Read original articleThe GitHub repository for the project named Fish presents an AI-powered multimodal model designed for music information retrieval. Its primary function is to generate various musical elements such as chords, beats, lyrics, melody, and tabs for any song using a transformer-based hybrid model. Key features include chord detection, which identifies different chord types and song keys; beat detection for tracking tempo; pitch tracking for vocal melodies; and music structure analysis to label song segments.
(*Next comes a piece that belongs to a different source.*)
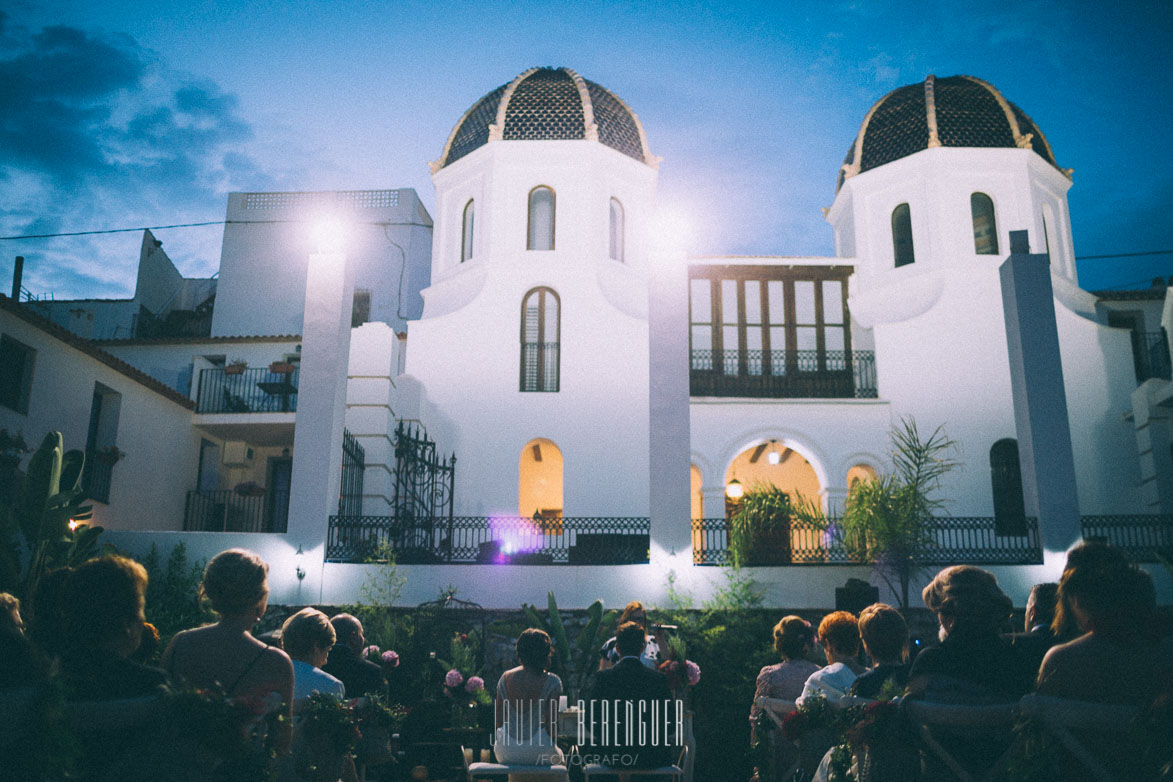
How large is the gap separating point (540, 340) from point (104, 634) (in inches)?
689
Additionally, it employs automatic speech recognition (ASR) for lyrics recognition, aligning them with audio, and generates playable sheet music with editing capabilities. The project incorporates advanced audio processing features like source separation, speed adjustment, and pitch shifting. The model architecture consists of several specialized models, including U-Net, Pitch-Net, Beat-Net, Chord-Net, and Segment-Net, with a core model called CombineNet that utilizes an encoder-decoder structure for audio processing. The repository also showcases training results for a speech sample, demonstrating the model's capabilities. For further exploration, users can visit the project's website or access the code in the repository.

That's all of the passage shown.